━━ TEXT

Mahmud Ahmadinejad is losing control of his people.
Over the past four months, Iranian civilians staged protests against his regime, cried “Allahu Akbar” from rooftops in defiance, and stood behind his opponent, Mir-Hossein Mousavi, in a sea of green—the official color of Mousavi’s presidential campaign. They have challenged powerful ayatollahs, disregarded threats of imprisonment and death, and refused to be intimidated by Basij forces.
And on the last Friday of Ramadan, they did it again.
International al-Quds Day is meant to consist of demonstrations opposing Israel’s control of Jerusalem. Despite threats from Supreme Leader Ayatollah Khamenei, Iranians instead used the Quds Day protests as a platform to express their continued disdain for Ahmadinejad. Shouts of “Dictator, this is your last warning! The nation is ready to rise up against you!” and “Liar! Liar! Where is your 63 percent?” undermined Ahmadinejad’s antisemitic speeches.
Much of Iran has been in an upheaval since the disputed June 12 election. President Ahmadinejad claimed victory over Mousavi and two other opposition candidates, but it soon became evident that the election was rigged. For several weeks, Iranians staged massive protests throughout the country to show their support for Mousavi. More importantly, they displayed their solidarity as a people who would not sit idly by as an illegitimate regime tried to take away their voice.

━━━━
━━ DATA UNDER STUDY

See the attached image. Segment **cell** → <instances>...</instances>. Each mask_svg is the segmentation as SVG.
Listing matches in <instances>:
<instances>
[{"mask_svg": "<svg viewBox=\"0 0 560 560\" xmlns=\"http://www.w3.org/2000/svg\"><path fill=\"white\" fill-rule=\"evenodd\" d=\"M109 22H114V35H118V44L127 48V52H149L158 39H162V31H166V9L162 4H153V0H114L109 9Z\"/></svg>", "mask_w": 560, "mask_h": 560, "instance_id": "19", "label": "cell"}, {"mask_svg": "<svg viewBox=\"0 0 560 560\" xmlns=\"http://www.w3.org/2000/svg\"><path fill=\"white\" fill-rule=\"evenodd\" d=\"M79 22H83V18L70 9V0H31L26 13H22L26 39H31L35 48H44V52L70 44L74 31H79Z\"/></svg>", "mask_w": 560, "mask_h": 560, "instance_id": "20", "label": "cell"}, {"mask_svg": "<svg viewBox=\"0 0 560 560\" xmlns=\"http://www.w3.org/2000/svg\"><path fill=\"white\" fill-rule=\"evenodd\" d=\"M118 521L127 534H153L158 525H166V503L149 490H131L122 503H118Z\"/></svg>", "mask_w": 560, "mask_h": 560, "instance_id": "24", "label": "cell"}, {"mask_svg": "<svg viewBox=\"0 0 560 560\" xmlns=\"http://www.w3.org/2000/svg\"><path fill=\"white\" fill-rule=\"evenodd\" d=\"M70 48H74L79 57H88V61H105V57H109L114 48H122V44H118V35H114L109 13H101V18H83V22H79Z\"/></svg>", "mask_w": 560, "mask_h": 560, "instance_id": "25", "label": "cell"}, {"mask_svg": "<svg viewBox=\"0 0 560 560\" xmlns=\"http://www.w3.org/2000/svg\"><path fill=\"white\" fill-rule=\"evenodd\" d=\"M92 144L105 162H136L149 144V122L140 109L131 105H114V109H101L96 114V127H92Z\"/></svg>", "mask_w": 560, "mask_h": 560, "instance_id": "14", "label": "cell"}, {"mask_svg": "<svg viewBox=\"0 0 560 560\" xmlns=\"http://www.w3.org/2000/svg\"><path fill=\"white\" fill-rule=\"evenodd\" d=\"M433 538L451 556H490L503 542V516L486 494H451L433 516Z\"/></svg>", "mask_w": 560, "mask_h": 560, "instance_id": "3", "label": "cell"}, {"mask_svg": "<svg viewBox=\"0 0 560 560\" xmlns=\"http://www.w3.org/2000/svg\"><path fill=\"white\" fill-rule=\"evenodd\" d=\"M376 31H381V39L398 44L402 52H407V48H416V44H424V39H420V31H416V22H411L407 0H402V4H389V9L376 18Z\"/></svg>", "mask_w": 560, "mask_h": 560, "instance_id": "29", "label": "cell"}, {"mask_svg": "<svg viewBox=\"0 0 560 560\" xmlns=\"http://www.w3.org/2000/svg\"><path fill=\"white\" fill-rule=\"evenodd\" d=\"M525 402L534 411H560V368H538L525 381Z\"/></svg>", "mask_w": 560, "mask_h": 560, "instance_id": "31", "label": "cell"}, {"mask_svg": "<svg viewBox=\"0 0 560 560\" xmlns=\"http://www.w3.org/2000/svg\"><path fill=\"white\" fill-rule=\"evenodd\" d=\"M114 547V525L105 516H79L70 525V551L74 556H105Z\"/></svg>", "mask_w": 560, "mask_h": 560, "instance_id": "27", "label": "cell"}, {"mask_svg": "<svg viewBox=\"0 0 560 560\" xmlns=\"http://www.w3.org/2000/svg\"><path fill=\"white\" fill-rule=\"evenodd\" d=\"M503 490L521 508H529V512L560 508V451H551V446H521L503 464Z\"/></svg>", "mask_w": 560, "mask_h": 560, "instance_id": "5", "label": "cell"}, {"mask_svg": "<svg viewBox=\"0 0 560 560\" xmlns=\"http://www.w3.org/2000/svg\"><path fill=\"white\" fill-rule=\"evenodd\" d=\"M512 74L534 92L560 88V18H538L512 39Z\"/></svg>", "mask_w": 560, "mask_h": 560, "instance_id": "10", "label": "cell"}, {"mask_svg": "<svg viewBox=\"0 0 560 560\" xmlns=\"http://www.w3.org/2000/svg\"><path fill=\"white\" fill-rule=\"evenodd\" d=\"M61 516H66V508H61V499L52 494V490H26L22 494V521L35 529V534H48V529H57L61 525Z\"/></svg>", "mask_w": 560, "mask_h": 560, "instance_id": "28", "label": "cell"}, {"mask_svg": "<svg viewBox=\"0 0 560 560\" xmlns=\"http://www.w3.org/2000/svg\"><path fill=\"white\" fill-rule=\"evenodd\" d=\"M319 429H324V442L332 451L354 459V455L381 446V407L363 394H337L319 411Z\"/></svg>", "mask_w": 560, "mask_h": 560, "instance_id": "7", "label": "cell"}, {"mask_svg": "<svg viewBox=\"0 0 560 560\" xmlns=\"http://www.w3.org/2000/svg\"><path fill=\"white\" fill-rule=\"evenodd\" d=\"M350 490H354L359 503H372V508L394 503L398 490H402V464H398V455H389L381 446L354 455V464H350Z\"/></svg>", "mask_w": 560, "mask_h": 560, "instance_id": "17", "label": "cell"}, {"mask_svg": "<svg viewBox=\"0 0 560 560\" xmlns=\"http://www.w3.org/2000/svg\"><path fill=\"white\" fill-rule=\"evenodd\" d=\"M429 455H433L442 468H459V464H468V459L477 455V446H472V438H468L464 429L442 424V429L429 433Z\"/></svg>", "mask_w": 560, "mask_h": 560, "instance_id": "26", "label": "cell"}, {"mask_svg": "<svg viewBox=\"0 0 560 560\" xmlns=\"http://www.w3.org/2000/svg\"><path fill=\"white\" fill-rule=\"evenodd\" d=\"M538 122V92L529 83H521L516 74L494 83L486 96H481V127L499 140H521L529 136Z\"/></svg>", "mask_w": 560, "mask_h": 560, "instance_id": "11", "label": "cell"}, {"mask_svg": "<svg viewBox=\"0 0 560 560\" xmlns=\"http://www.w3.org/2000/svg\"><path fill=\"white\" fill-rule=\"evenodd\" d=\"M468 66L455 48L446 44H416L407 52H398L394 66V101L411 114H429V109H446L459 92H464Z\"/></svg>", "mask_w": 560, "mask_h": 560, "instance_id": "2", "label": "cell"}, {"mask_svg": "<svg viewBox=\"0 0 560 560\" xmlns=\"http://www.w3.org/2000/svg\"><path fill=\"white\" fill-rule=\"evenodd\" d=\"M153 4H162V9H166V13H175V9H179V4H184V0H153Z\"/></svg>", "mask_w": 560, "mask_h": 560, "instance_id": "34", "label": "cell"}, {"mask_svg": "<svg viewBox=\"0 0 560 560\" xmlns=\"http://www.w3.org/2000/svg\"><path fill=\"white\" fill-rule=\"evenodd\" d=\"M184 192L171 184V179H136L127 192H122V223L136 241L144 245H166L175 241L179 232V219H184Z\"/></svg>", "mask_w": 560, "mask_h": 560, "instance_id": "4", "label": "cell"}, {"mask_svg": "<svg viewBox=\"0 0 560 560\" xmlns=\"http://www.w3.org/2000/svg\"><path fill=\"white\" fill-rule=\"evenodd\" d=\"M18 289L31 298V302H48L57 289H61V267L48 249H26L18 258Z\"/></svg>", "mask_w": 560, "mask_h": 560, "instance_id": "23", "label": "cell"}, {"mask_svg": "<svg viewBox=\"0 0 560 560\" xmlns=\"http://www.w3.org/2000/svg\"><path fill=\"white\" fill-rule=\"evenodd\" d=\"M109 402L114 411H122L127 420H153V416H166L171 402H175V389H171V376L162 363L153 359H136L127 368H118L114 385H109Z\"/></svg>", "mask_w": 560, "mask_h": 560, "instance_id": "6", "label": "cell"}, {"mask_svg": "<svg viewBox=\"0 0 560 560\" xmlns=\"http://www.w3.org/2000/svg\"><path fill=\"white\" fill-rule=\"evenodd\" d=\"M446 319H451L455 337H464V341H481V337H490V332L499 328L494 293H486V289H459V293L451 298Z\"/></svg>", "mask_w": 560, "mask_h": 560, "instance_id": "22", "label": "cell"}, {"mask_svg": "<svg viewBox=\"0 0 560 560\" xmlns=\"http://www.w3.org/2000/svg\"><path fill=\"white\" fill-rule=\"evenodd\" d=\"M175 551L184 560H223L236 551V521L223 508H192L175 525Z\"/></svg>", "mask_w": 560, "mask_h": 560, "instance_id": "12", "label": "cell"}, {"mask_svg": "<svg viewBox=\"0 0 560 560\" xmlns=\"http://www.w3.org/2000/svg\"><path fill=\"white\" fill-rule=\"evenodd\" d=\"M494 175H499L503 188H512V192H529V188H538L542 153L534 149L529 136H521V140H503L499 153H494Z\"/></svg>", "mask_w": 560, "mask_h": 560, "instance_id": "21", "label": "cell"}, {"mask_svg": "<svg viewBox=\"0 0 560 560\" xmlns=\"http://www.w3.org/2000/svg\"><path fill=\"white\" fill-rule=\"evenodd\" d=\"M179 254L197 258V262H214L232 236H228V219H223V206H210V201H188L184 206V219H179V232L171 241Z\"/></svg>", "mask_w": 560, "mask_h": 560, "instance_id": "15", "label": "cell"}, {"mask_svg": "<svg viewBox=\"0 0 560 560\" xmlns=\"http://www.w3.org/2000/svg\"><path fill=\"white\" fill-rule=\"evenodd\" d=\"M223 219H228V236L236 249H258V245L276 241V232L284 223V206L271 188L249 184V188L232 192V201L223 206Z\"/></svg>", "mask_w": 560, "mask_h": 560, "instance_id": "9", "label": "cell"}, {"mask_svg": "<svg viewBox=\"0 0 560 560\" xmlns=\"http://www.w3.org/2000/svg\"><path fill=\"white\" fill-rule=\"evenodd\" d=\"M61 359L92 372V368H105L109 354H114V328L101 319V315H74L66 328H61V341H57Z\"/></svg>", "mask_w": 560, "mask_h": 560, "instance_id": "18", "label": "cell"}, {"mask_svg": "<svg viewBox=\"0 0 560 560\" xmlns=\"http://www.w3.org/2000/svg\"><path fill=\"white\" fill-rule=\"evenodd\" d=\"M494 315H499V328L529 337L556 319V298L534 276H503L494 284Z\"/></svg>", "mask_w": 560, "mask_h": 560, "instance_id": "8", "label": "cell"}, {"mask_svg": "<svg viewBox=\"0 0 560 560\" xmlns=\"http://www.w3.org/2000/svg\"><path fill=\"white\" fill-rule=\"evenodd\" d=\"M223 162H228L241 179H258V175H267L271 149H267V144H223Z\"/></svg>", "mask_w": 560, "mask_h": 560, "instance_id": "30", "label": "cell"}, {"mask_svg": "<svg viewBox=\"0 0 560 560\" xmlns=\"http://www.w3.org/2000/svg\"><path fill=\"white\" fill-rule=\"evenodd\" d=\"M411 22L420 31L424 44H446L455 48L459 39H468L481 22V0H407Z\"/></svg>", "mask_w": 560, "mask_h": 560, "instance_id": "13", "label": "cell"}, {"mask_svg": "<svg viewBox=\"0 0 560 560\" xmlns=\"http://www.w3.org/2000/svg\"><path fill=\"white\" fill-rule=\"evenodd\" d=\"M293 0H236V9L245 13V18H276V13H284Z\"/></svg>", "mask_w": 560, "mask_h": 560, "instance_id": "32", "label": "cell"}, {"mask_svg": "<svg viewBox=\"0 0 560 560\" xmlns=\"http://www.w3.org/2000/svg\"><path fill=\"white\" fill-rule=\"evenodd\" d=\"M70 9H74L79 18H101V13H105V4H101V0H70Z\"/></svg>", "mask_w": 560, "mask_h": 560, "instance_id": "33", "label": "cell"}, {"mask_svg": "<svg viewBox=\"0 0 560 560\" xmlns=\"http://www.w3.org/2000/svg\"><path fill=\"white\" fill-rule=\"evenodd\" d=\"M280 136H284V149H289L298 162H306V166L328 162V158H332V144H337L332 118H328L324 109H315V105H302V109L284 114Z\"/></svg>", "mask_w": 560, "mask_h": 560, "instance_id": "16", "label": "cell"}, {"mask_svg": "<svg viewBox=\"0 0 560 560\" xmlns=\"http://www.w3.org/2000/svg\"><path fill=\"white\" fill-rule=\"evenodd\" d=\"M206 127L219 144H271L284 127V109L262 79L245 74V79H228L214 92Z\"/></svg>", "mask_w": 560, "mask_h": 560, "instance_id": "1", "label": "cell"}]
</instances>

━━━━

◆ **QUESTIONS ON THE MATERIAL**:
(1) Copy out the stretch of the article on Iran's protests from "Over the past" through "Ahmadinejad’s antisemitic speeches.".
(2) Name every person the article on Iran's protests mentions by name.
The rows aren't needed for anything here.

◆ **ANSWER SECTION**:
(1)
Over the past four months, Iranian civilians staged protests against his regime, cried “Allahu Akbar” from rooftops in defiance, and stood behind his opponent, Mir-Hossein Mousavi, in a sea of green—the official color of Mousavi’s presidential campaign. They have challenged powerful ayatollahs, disregarded threats of imprisonment and death, and refused to be intimidated by Basij forces.
And on the last Friday of Ramadan, they did it again.
International al-Quds Day is meant to consist of demonstrations opposing Israel’s control of Jerusalem. Despite threats from Supreme Leader Ayatollah Khamenei, Iranians instead used the Quds Day protests as a platform to express their continued disdain for Ahmadinejad. Shouts of “Dictator, this is your last warning! The nation is ready to rise up against you!” and “Liar! Liar! Where is your 63 percent?” undermined Ahmadinejad’s antisemitic speeches.

(2) Mahmud Ahmadinejad, Mir-Hossein Mousavi, Ayatollah Khamenei